In case you were wondering, it really does rain in Seattle as much as everyone always says it does. In the wintertime, Michigan’s snow is The Emerald City’s slow drizzle: constant, pervasive, and, at times, oppressive.
In the height of winter when the days are at their shortest and darkest, the rain is all there is. I go to sleep each night to the pitter-patter against the gutter. In a Pavlovian twist, I start to feel unable to imagine bedtime without the sound; it is probably cueing sleep more than fatigue at this point.
We wake up to the grey rain, we look outside at lunchtime to the grey and rain, we drive home in the grey and the rain, we go to bed to the gutter pitter-pattering in the darkness, and then we do it all again the next day.
Something happens in Seattle though, I’ve noticed.
After a week or two of unrelenting gloom and precipitation, the city starts to lose it. It’s palpable, I’m telling you. People are on edge. We’re all nearing our wits end, ready to move to Miami, or go to sleep for a hundred years, or some solution in between the two.
And then–it never fails–just before the weather crosses over into truly intolerable, the sun comes out. From out of nowhere, it seems, the murk and clouds dissipate, the rain stops, and the sky becomes a backdrop of unsullied blue.
People go outside. They open the windows, and take walks, and take their children to the parks.
We know well enough how fleeting the sunshine is this time of year. We know that it probably won’t hold until tomorrow.

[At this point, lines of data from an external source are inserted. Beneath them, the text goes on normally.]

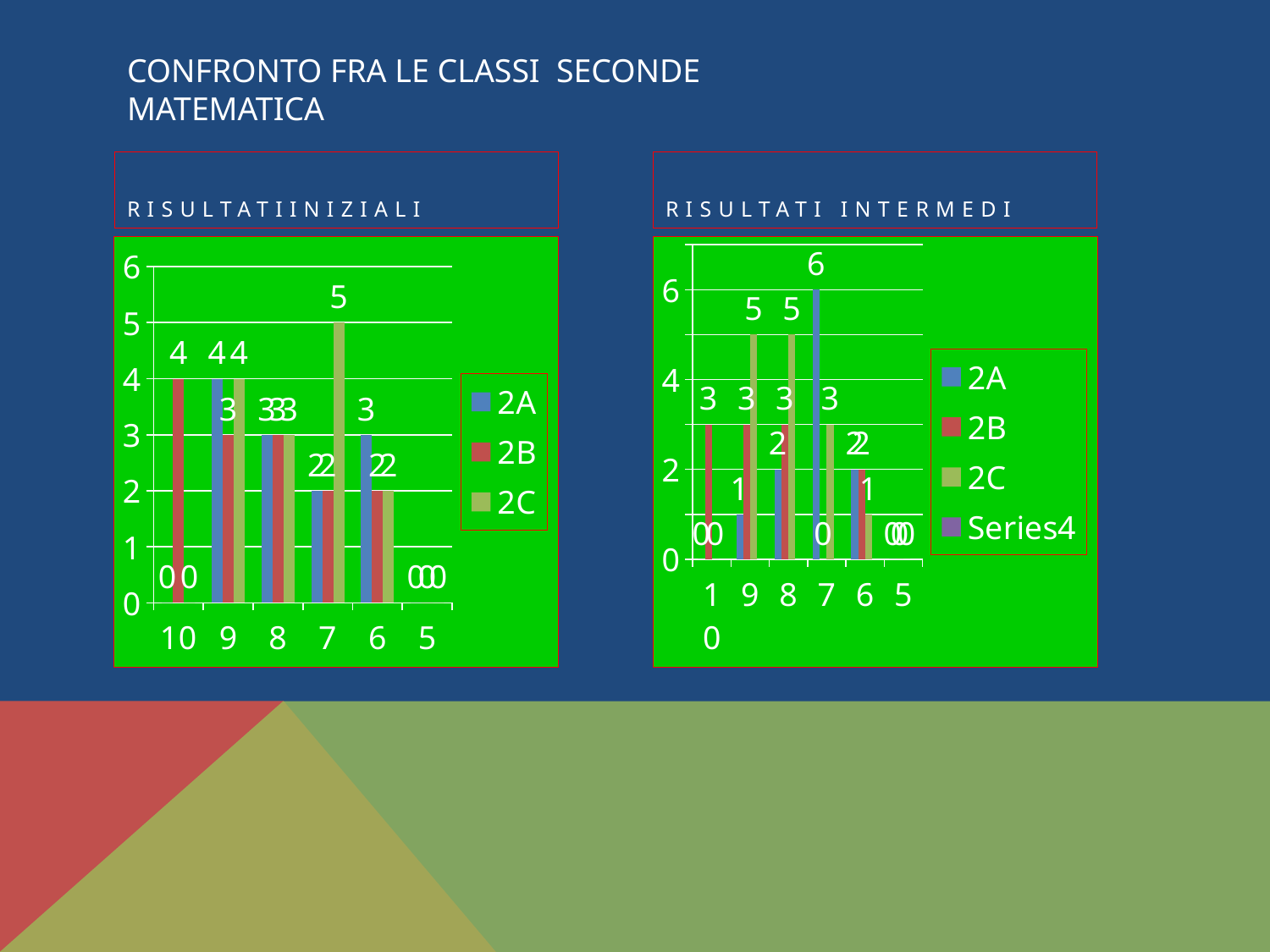
In the RISULTATI INTERMEDI chart, what is the value for 2A at category 7? 6 In the RISULTATI INTERMEDI chart, what is the difference between 2A and 2C at category 7? 3 What type of chart is the RISULTATI INTERMEDI chart? Bar chart In the RISULTATI INIZIALI chart, which series reaches the highest value? 2C In the RISULTATI INIZIALI chart, what is the value for 2C at category 7? 5 In the RISULTATI INIZIALI chart, is the value for 2B larger at category 10 or at category 7? 10 In the RISULTATI INTERMEDI chart, what is the value for 2C at category 9? 5 How many categories are shown on the x axis of the RISULTATI INIZIALI chart? 6 How many series does the legend of the RISULTATI INTERMEDI chart list? 4 In the RISULTATI INIZIALI chart, what is the value for 2B at category 10? 4 In the RISULTATI INTERMEDI chart, which series has the highest single value? 2A How many series does the legend of the RISULTATI INIZIALI chart list? 3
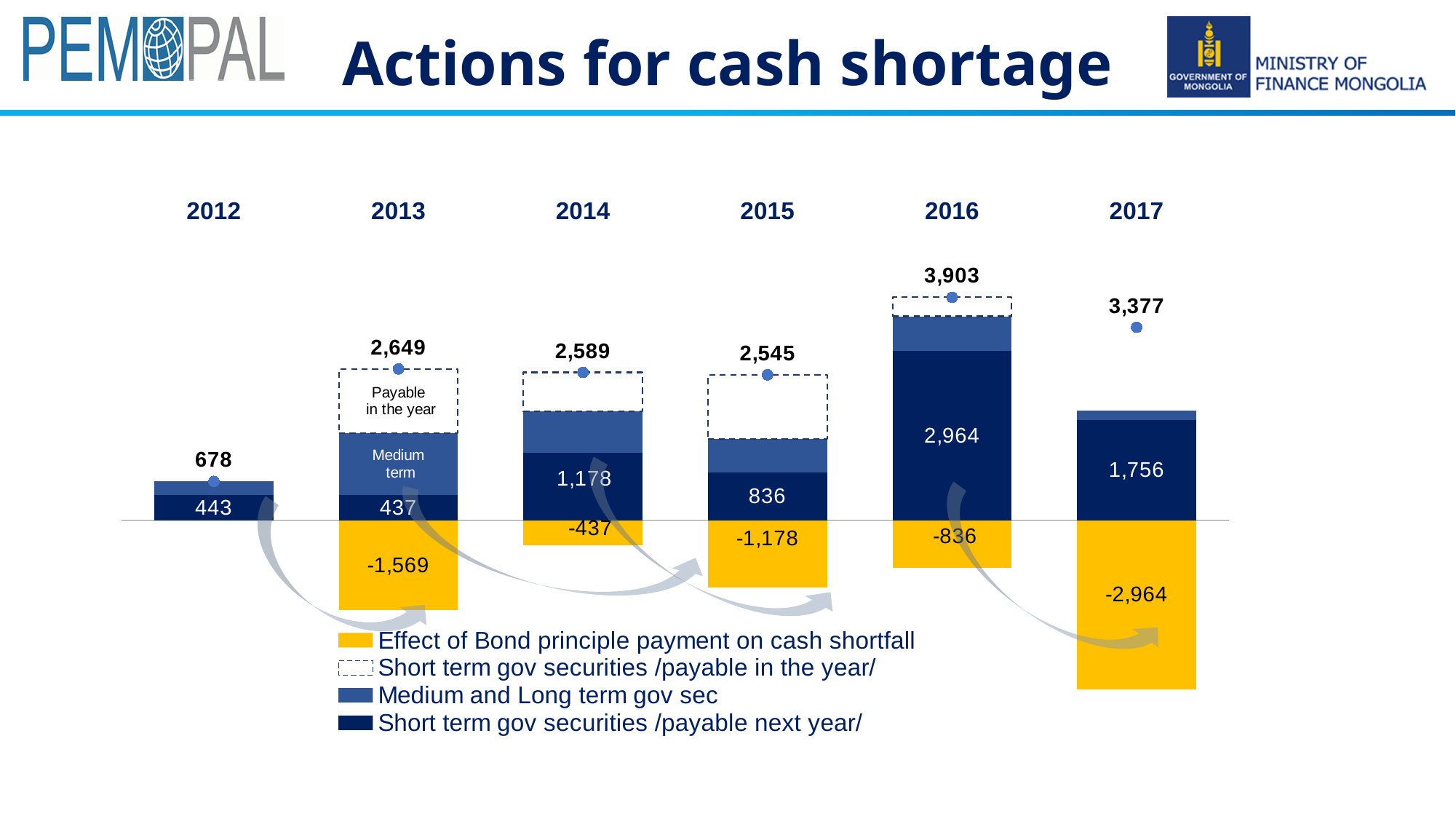
What kind of chart is shown on the slide? Stacked bar chart What is the total value marked above the 2016 bar? 3,903 What is the 'Effect of Bond principle payment on cash shortfall' value for 2013? -1,569 Which year has the highest total value marked above its bar? 2016 Which is larger, the 'Short term gov securities /payable next year/' value for 2015 or for 2017? 2017 How many years are shown along the x axis? 6 What is the 'Effect of Bond principle payment on cash shortfall' value for 2017? -2,964 What is the value of the 'Short term gov securities /payable next year/' segment for 2014? 1,178 Which year has the lowest total value marked above its bar? 2012 What is the difference between the total values for 2016 and 2017? 526 How many series does the legend list? 4 Which colour represents 'Effect of Bond principle payment on cash shortfall' in the legend? Yellow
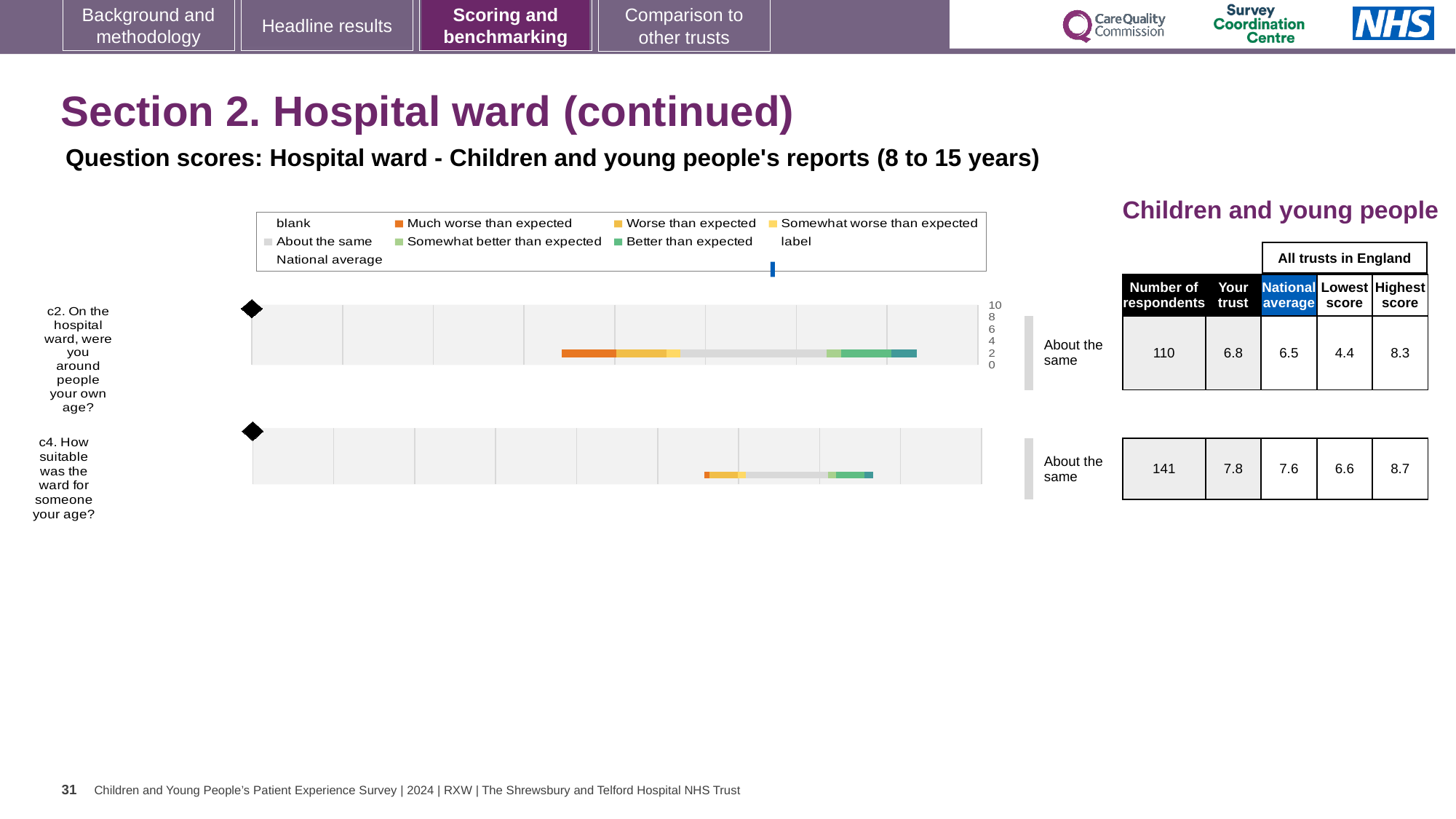
How many questions are plotted on the slide? 2 What is the lowest score among all trusts in England for question c2? 4.4 For question c2, is the 'Your trust' score higher or lower than the national average? higher What is the difference between the highest score and the lowest score for question c2? 3.9 For question c4 (How suitable was the ward for someone your age?), what is the 'Your trust' score? 7.8 What is the number of respondents for question c4? 141 For question c2 (On the hospital ward, were you around people your own age?), what is the 'Your trust' score? 6.8 What is the national average score for question c2? 6.5 What is the highest score among all trusts in England for question c4? 8.7 Which question has the higher 'Your trust' score, c2 or c4? c4 What benchmark rating label is shown for question c4? About the same What kind of chart is used to show the question scores on this slide? bar chart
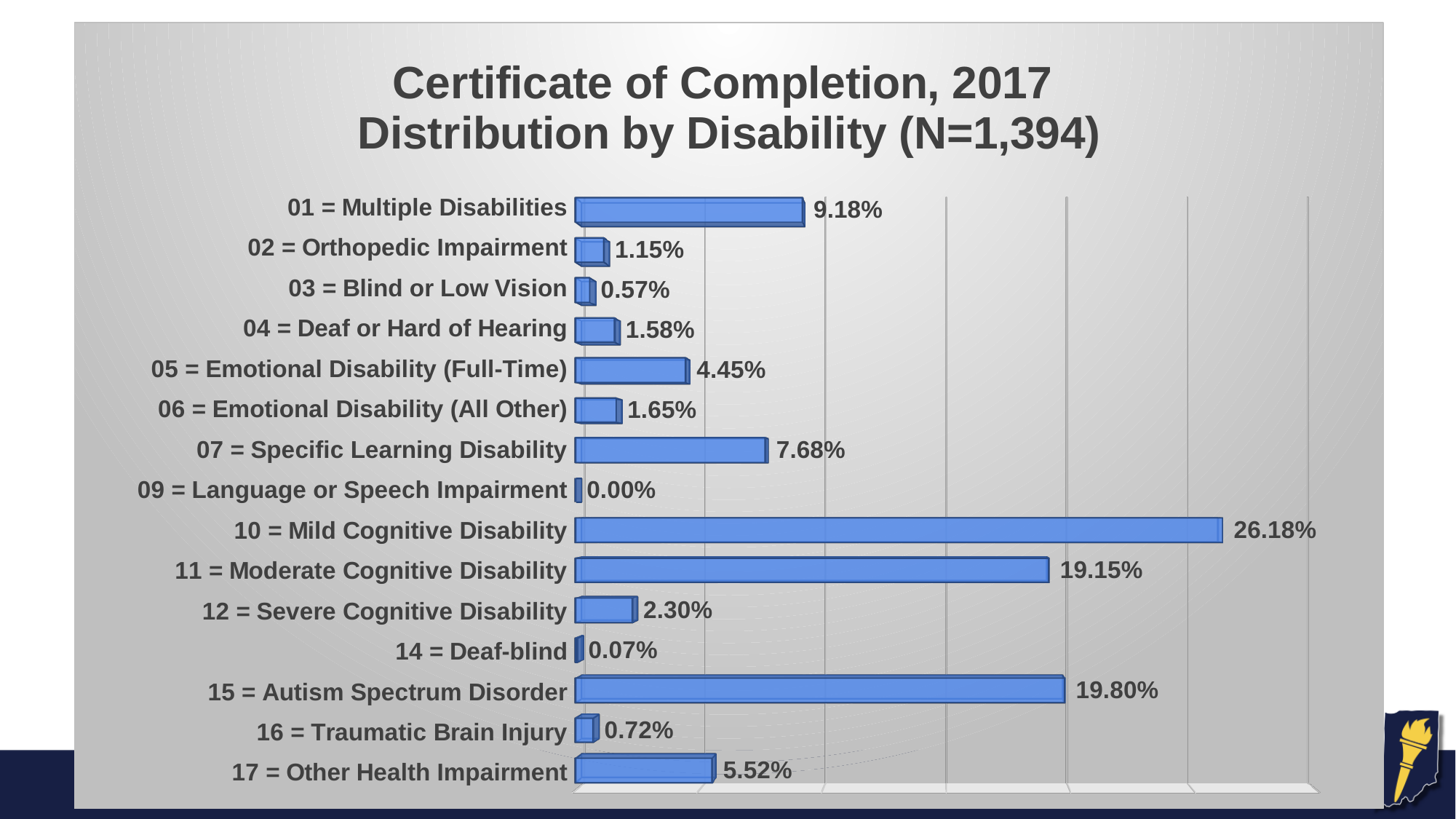
What is the value for 10 = Mild Cognitive Disability? 26.18% Which is larger, the value for 11 = Moderate Cognitive Disability or 15 = Autism Spectrum Disorder? 15 = Autism Spectrum Disorder Which category has the lowest value? 09 = Language or Speech Impairment Which category has the highest value? 10 = Mild Cognitive Disability What is the value for 14 = Deaf-blind? 0.07% What kind of chart is shown on the slide? Bar chart Which is larger, the value for 05 = Emotional Disability (Full-Time) or 17 = Other Health Impairment? 17 = Other Health Impairment What is the difference between the values for 10 = Mild Cognitive Disability and 15 = Autism Spectrum Disorder? 6.38% What is the value for 07 = Specific Learning Disability? 7.68% What is the difference between the values for 01 = Multiple Disabilities and 07 = Specific Learning Disability? 1.50% What is the value for 15 = Autism Spectrum Disorder? 19.80% How many disability categories are shown in the chart? 15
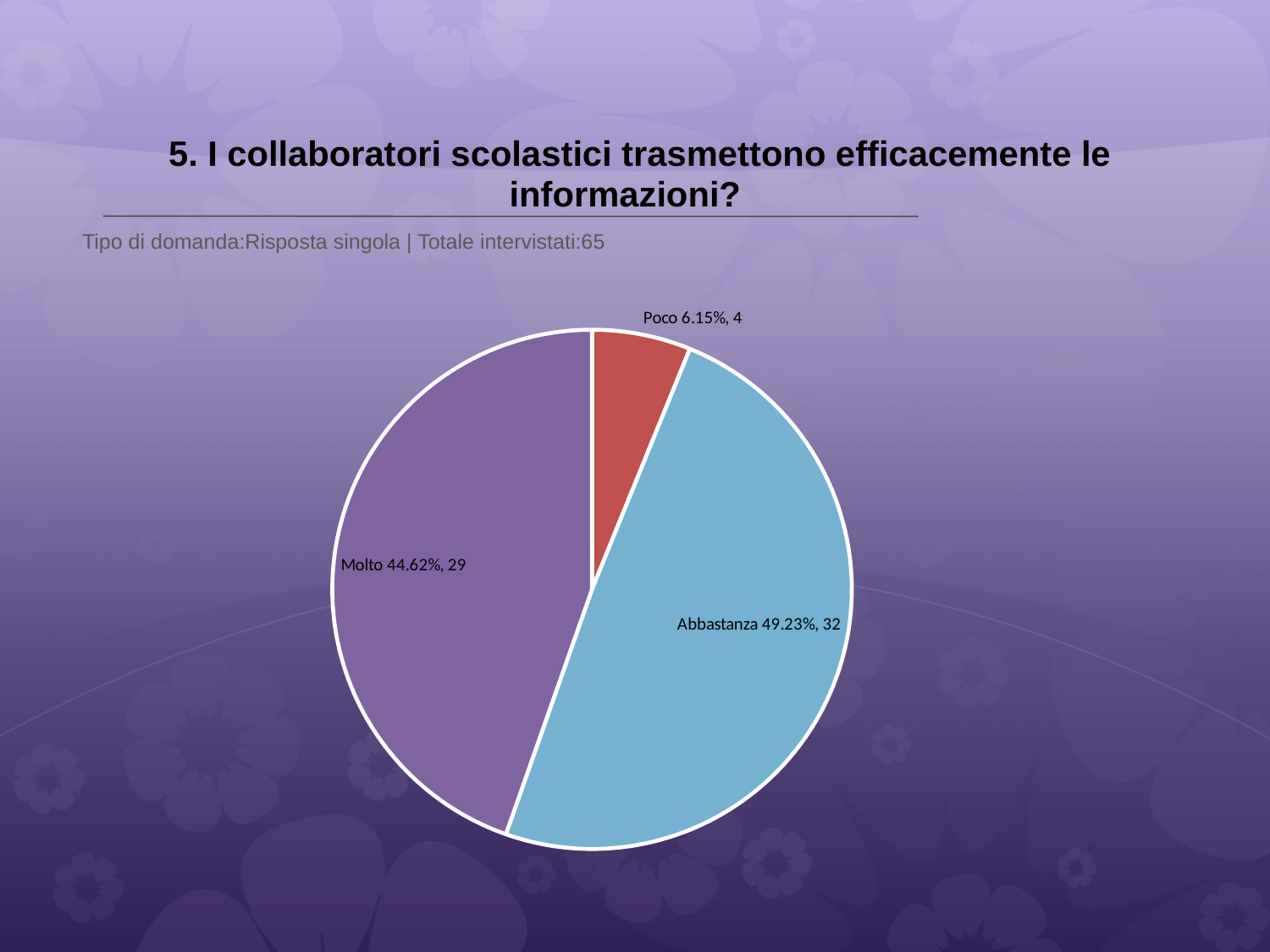
What is the difference in respondent count between Abbastanza and Molto? 3 How many respondents answered Molto? 29 What kind of chart is shown on the slide? pie chart How many respondents answered Poco? 4 What percentage share does the Poco slice have? 6.15% What is the total number of respondents (Totale intervistati) stated on the slide? 65 Which response category has the largest slice? Abbastanza How many slices does the pie chart have? 3 What percentage share does the Molto slice have? 44.62% Which response category has the smallest slice? Poco What percentage share does the Abbastanza slice have? 49.23% How many respondents answered Abbastanza? 32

And when tomorrow arrives, bringing with it more rain, as it’s sure to do, our spirits will have been buoyed enough to make it through another stint of gloom.
On through ’til summer it’ll go, when soggy-Seattle reaps its reward.
But of course it isn’t just Seattle. In every city across the globe, people are quietly doing their best to rise above the conditions that plague them, shoring up the available light and warmth as a means of survival, and as a tool for persistence.
You, too, are due for a break in the clouds any day now.
There are clues everywhere that your spring is on its way.